Greenberg will step down March 1 as the executive vice chancellor for health affairs, which provides administrative oversight and strategic guidance to UT health institutions. Milliken said he will begin a search soon for Greenberg’s successor.
“During his time at the UT System, Dr. Greenberg has provided extraordinary leadership and strategic guidance to the six health institutions and medical schools,” Milliken said. “His expertise, depth of knowledge and highly effective management style have contributed significantly to the UT System’s continuously growing role as a national leader in health education, research and clinical care.”
UT System health institutions form one of the largest networks of health academic institutions in the country with an aggregate operating budget of more than $12 billion.
During his tenure, Greenberg oversaw the establishment of system-wide clinical data and telemedicine initiatives; development of an enhanced partnership with the state in support of mental health hospitals; creation of a health care advisory committee; and supported partnerships with multiple hospital systems to enhance patient care. Greenberg also led the effort to recruit UT MD Anderson President Peter Pisters.
"Working with the six University of Texas health-related institutions and their dynamic presidents has been an honor and a privilege,” Greenberg said. “It has been inspiring for me to see firsthand their dedication to the people of Texas.”

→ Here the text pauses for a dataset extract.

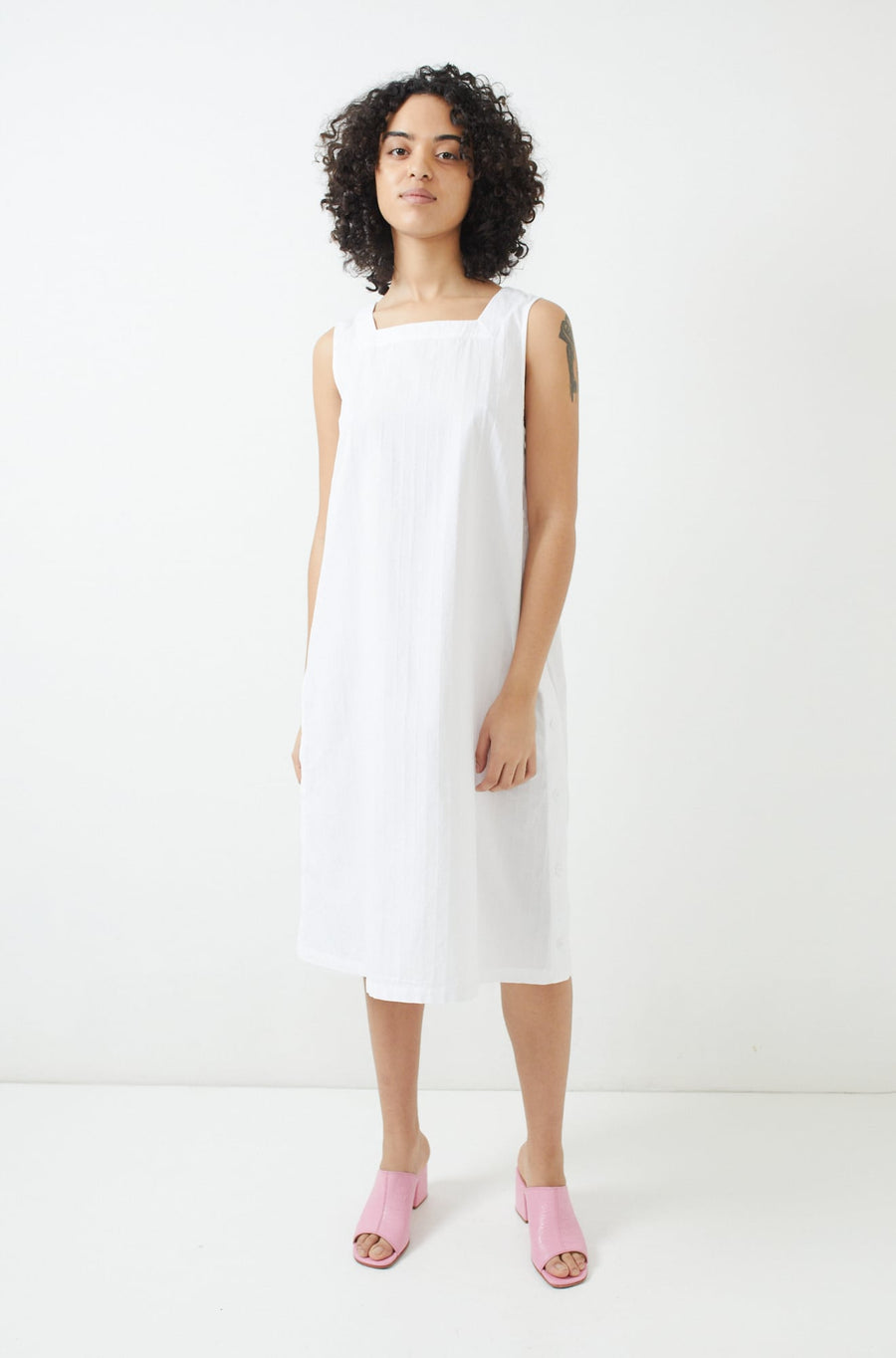 Square Neck Dress-white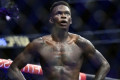 Adesanya, other UFC fighters rip Covington for 'flat-out racist' comments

Before coming to the UT System, Greenberg served for 13 years as president of the Medical University of South Carolina (MUSC) – the state’s preeminent, research-intensive academic health institution. Prior to that, he served for five years as vice president for academic affairs and provost of MUSC.
Nationally recognized for his research on cancer, Greenberg received his undergraduate training from the University of North Carolina, a medical degree from Duke University, a masters of public health degree from Harvard University, and a doctorate in epidemiology from the University of North Carolina. He is a tenured member of the faculty at the UT Health Science Center at Houston (UTHealth).
About The University of Texas System
For more than 130 years, The University of Texas System has been committed to improving the lives of Texans and people all over the world through education, research and health care. With 14 institutions, an enrollment of more than 235,000 students and an operating budget of $19.5 billion (FY 2019), the UT System is one of the largest public university systems in the United States. UT institutions produce nearly 59,000 graduates annually and award more than one-third of the state’s undergraduate degrees and almost two-thirds of its health professional degrees. Collectively, UT-owned and affiliated hospitals and clinics accounted for more than 7.8 million outpatient visits and 1.6 million hospital days last year. Across UT institutions, research and development expenditures total $2.7 billion – the second highest among U.S. public higher education systems – and the UT System is regularly ranked among the top 10 most innovative universities in the world. The UT System also is one of the largest employers in Texas, with more than 21,000 faculty – including Nobel laureates and members of the National Academies – and nearly 85,000 health care professionals, researchers, student advisors and support staff.